Giant Tunneling Magnetoresistance in Spin-Filter van der Waals Heterostructures

TL;DR

This paper reports record-high tunneling magnetoresistance in van der Waals heterostructures using atomically thin CrI3 as a spin-filter barrier, enabling multi-bit magnetic memory functionalities at low temperatures.

Contribution

It introduces novel spin-filter magnetic tunnel junctions with CrI3 in van der Waals heterostructures, achieving unprecedented magnetoresistance and multi-resistance states.

Findings

Record 19,000% magnetoresistance at low temperatures.

Multiple resistance states suggest multi-bit memory potential.
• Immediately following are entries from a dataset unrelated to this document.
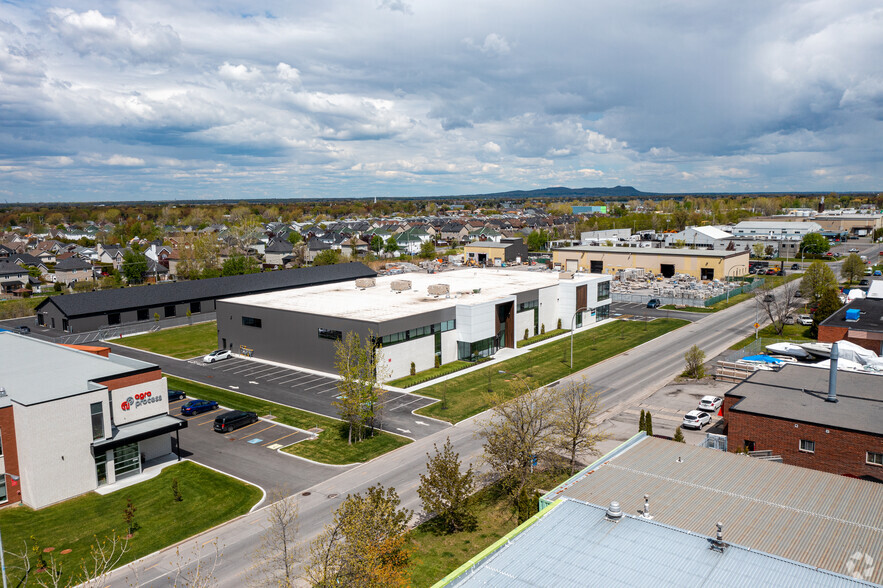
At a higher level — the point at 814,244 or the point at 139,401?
the point at 814,244

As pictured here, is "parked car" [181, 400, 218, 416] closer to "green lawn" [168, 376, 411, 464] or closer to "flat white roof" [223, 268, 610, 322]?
"green lawn" [168, 376, 411, 464]

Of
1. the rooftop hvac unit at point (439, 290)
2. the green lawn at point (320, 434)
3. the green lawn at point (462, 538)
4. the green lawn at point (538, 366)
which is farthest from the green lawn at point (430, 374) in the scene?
the green lawn at point (462, 538)

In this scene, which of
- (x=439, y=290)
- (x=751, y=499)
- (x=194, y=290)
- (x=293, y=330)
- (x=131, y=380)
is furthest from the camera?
(x=194, y=290)

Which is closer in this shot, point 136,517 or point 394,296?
point 136,517

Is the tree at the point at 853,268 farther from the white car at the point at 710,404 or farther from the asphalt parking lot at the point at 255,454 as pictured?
the asphalt parking lot at the point at 255,454

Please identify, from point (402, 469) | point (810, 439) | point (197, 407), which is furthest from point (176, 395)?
point (810, 439)

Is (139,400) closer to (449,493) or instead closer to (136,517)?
(136,517)
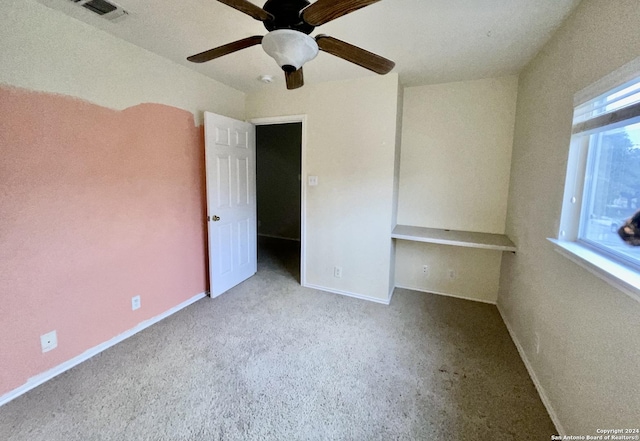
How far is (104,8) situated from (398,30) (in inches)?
73.0

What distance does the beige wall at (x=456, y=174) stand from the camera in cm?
282

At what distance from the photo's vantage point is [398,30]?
6.10 ft

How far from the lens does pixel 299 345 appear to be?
2.21m

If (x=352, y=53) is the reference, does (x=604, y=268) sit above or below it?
below

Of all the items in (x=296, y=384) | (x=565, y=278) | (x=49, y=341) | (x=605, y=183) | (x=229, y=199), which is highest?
(x=605, y=183)

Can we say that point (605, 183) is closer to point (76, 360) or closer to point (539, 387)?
point (539, 387)

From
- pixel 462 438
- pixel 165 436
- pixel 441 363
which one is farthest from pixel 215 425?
pixel 441 363

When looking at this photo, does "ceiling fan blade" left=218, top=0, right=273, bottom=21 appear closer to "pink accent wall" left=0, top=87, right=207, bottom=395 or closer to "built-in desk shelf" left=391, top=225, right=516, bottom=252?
"pink accent wall" left=0, top=87, right=207, bottom=395

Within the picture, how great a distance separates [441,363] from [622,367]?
1079 mm

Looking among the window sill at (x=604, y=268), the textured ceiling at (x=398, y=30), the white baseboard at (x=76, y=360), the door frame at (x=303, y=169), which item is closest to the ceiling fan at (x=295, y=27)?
the textured ceiling at (x=398, y=30)

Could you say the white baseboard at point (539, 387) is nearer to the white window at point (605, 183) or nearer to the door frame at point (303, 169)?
the white window at point (605, 183)

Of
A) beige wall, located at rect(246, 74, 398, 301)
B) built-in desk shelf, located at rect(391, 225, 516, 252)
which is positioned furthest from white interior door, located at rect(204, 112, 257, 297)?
built-in desk shelf, located at rect(391, 225, 516, 252)

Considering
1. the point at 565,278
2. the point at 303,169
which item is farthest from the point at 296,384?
the point at 303,169

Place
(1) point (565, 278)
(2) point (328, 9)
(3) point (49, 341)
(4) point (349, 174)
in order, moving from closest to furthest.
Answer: (2) point (328, 9)
(1) point (565, 278)
(3) point (49, 341)
(4) point (349, 174)
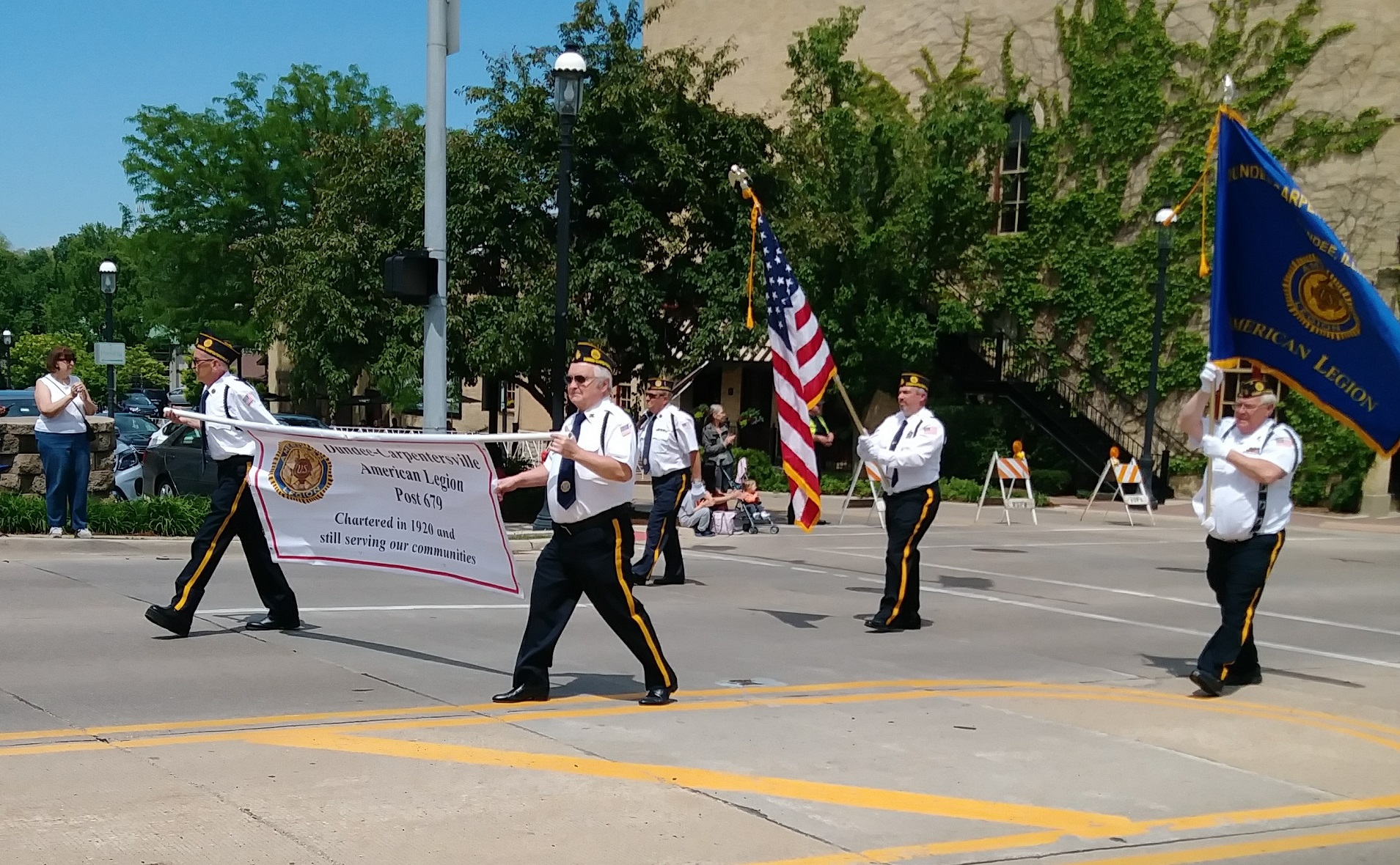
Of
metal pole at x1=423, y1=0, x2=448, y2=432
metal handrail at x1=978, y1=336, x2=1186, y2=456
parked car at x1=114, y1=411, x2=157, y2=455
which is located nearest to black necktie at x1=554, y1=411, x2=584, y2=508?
metal pole at x1=423, y1=0, x2=448, y2=432

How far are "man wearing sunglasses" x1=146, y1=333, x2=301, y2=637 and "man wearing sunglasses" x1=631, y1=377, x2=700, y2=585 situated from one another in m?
3.74

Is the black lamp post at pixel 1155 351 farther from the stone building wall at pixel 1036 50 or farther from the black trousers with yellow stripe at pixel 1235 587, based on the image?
the black trousers with yellow stripe at pixel 1235 587

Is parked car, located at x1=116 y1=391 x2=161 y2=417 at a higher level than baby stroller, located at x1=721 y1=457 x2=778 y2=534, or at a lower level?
higher

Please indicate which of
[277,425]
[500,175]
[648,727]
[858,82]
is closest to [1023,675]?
[648,727]

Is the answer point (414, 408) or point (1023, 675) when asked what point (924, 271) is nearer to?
point (414, 408)

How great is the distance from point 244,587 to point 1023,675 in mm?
6409

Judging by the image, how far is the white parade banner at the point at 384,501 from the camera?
8.15 meters

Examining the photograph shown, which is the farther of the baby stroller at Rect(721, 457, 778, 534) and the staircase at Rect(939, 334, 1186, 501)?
the staircase at Rect(939, 334, 1186, 501)

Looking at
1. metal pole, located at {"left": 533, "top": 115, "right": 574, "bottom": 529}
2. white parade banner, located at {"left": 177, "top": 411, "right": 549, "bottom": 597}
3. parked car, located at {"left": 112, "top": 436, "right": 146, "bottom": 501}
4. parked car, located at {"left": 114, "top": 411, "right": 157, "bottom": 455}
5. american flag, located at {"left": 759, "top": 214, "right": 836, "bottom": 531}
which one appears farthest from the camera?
parked car, located at {"left": 114, "top": 411, "right": 157, "bottom": 455}

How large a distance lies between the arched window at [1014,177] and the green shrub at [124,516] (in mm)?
20682

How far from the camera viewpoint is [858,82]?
96.8 ft

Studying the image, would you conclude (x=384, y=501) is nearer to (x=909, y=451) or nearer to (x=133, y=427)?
(x=909, y=451)

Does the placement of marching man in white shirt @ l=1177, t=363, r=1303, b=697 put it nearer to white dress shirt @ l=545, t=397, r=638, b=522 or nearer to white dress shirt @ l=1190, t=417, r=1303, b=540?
white dress shirt @ l=1190, t=417, r=1303, b=540

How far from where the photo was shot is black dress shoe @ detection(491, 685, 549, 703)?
759 centimetres
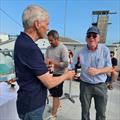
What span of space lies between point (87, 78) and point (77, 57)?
0.28 m


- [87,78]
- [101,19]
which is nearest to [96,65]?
[87,78]

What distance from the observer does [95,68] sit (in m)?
3.16

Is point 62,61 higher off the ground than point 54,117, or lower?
higher

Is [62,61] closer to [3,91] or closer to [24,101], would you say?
[3,91]

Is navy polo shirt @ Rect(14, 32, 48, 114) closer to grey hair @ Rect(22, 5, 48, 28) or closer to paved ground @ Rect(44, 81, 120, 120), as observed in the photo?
grey hair @ Rect(22, 5, 48, 28)

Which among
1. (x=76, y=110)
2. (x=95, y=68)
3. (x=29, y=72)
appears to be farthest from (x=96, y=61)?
(x=76, y=110)

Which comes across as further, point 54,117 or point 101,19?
point 101,19

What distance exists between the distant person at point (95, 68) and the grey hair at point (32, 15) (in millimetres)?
1133

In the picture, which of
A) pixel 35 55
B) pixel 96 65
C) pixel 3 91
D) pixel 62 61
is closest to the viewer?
pixel 35 55

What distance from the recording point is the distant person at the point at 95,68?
3160 millimetres

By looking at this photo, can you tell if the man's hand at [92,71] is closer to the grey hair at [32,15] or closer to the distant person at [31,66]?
the distant person at [31,66]

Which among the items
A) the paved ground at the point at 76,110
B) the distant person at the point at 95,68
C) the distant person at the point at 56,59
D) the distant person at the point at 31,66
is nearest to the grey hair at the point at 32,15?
the distant person at the point at 31,66

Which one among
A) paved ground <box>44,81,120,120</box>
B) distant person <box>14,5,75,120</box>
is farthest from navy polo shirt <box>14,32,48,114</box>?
paved ground <box>44,81,120,120</box>

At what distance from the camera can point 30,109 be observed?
2.14m
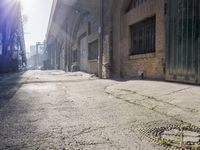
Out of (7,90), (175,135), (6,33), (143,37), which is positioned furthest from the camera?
(6,33)

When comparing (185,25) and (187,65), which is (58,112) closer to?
(187,65)

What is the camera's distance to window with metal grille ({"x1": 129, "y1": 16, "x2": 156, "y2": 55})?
29.9 feet

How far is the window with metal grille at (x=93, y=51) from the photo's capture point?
54.5 feet

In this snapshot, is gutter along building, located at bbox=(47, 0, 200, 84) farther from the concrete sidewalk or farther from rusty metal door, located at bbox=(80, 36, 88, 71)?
rusty metal door, located at bbox=(80, 36, 88, 71)

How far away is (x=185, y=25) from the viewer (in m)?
6.82

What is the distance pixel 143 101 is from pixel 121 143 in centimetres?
256

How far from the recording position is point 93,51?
17516 millimetres

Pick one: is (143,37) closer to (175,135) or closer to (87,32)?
(175,135)

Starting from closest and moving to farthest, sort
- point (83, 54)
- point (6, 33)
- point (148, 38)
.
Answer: point (148, 38) → point (83, 54) → point (6, 33)

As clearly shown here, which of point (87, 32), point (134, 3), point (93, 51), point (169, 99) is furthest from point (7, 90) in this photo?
point (87, 32)

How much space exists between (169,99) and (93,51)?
1279 cm

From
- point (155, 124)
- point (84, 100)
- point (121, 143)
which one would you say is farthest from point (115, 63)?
point (121, 143)

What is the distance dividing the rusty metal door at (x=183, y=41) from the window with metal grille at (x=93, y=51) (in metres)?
9.24

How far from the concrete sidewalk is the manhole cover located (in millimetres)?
251
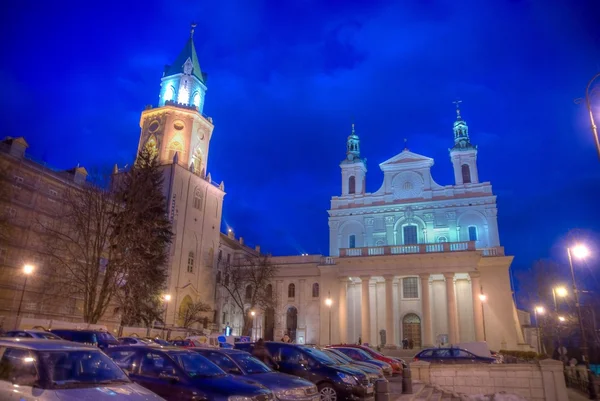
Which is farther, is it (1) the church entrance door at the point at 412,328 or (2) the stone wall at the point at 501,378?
(1) the church entrance door at the point at 412,328

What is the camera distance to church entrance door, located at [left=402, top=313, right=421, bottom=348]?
42.0 meters

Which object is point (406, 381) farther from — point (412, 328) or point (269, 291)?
point (269, 291)

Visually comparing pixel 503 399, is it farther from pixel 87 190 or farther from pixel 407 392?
pixel 87 190

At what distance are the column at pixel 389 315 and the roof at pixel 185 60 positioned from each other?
33.5m

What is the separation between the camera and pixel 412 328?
42.4 metres

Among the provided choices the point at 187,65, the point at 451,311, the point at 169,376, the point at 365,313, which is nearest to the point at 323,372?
the point at 169,376

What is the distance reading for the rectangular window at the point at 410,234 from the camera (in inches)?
1820

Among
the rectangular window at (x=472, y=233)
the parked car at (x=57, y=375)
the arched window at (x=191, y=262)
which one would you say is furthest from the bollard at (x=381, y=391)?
the arched window at (x=191, y=262)

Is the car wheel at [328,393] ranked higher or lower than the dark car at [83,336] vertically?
lower

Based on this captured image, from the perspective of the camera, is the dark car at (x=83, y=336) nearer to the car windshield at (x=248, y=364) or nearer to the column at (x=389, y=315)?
the car windshield at (x=248, y=364)

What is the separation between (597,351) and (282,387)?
4621 centimetres

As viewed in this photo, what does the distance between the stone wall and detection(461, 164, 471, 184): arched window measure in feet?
109

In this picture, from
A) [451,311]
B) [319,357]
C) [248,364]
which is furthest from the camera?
[451,311]

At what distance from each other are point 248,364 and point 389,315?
31.0 metres
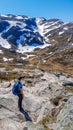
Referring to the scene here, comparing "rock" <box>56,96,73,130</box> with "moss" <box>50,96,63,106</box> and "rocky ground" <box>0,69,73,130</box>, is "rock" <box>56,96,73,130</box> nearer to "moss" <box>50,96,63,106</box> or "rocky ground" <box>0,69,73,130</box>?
"rocky ground" <box>0,69,73,130</box>

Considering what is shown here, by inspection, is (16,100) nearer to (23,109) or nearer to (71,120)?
(23,109)

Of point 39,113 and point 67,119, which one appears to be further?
point 39,113

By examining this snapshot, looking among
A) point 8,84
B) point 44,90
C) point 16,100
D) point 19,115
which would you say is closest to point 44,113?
point 19,115

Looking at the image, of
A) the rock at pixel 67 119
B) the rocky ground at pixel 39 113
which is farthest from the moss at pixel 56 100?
the rock at pixel 67 119

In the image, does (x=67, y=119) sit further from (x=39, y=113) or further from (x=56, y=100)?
(x=56, y=100)

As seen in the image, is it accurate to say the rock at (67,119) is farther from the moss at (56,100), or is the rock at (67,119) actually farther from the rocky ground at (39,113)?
the moss at (56,100)

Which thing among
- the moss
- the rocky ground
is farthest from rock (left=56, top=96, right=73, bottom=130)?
the moss

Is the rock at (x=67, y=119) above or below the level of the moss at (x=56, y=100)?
above

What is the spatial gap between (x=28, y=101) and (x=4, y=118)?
7931 mm

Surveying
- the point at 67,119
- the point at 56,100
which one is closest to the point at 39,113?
the point at 56,100

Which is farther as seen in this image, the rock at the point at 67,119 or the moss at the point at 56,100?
the moss at the point at 56,100

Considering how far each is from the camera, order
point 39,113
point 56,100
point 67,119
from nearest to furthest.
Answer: point 67,119, point 39,113, point 56,100

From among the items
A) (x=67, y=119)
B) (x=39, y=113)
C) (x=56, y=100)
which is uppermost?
(x=67, y=119)

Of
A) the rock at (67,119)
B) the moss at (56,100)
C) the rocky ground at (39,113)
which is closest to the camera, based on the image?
the rock at (67,119)
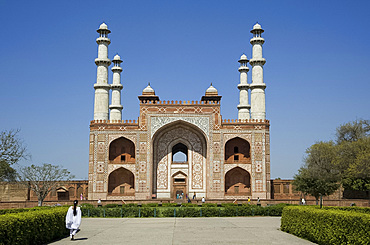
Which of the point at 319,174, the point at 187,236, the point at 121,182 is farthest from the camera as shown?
the point at 121,182

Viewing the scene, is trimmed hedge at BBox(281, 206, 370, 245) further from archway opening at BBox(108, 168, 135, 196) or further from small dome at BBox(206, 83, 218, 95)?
small dome at BBox(206, 83, 218, 95)

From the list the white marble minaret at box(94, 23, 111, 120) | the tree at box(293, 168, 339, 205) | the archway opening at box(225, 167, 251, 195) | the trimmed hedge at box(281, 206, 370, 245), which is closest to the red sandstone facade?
the archway opening at box(225, 167, 251, 195)

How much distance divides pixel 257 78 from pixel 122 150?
11887mm

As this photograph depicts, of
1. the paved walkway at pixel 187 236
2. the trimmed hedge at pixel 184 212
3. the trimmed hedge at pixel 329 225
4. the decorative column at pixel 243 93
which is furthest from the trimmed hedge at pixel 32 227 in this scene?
the decorative column at pixel 243 93

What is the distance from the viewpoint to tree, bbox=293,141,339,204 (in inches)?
1172

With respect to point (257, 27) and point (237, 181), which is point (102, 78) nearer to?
point (257, 27)

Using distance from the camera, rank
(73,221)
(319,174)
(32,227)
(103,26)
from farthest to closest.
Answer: (103,26), (319,174), (73,221), (32,227)

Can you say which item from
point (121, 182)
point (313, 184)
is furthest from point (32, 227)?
point (121, 182)

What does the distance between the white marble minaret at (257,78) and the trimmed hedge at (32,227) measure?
2409cm

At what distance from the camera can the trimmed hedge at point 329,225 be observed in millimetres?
9102

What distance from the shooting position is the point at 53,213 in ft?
39.2

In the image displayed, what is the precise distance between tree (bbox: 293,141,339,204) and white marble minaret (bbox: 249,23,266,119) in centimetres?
543

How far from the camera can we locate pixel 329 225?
10.4 meters

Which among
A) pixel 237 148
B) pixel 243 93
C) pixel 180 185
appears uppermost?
pixel 243 93
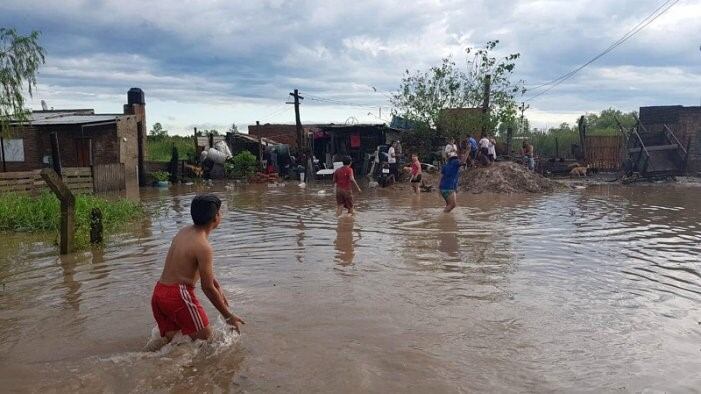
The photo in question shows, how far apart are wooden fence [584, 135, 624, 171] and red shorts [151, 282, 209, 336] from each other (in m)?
25.5

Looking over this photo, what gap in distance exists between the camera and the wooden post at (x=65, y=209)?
782 centimetres

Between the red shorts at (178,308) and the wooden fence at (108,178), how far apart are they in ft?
49.9

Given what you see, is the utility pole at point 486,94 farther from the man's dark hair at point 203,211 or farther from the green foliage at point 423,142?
the man's dark hair at point 203,211

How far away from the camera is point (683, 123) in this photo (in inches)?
980

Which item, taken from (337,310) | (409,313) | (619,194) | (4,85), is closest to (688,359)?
(409,313)

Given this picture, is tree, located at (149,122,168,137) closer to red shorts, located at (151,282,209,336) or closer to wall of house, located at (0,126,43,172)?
wall of house, located at (0,126,43,172)

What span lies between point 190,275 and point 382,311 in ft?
7.43

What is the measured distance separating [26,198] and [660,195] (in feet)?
60.2

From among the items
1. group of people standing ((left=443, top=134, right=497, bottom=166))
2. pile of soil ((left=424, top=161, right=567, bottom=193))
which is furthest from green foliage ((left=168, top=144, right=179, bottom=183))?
group of people standing ((left=443, top=134, right=497, bottom=166))

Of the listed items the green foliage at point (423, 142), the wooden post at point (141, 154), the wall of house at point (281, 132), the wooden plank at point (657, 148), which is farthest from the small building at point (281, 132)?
the wooden plank at point (657, 148)

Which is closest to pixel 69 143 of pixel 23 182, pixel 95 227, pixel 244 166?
pixel 244 166

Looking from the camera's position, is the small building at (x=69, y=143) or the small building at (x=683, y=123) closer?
the small building at (x=69, y=143)

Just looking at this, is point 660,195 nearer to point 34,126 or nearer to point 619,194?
point 619,194

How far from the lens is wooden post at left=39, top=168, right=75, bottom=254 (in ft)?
25.6
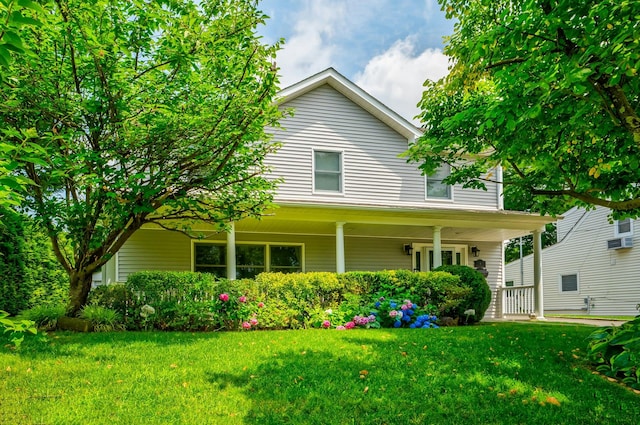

CrI3's antiferromagnetic ordering enables high-performance spin filtering.

Abstract

Magnetic multilayer devices that exploit magnetoresistance are the backbone of magnetic sensing and data storage technologies. Here we report novel multiple-spin-filter magnetic tunnel junctions (sf-MTJs) based on van der Waals (vdW) heterostructures in which atomically thin chromium triiodide (CrI3) acts as a spin-filter tunnel barrier sandwiched between graphene contacts. We demonstrate tunneling magnetoresistance which is drastically enhanced with increasing CrI3 layer thickness, reaching a record 19,000% for magnetic multilayer structures using four-layer sf-MTJs at low temperatures. These devices also show multiple resistance states as a function of magnetic field, suggesting the potential for multi-bit functionalities using an individual vdW sf-MTJ. Using magnetic circular dichroism measurements, we attribute these effects to the intrinsic layer-by-layer antiferromagnetic ordering of the atomically thin CrI3. Our work reveals the possibility to push magnetic information storage to the atomically thin limit, and highlights CrI3 as a superlative magnetic tunnel barrier for vdW heterostructure spintronic devices.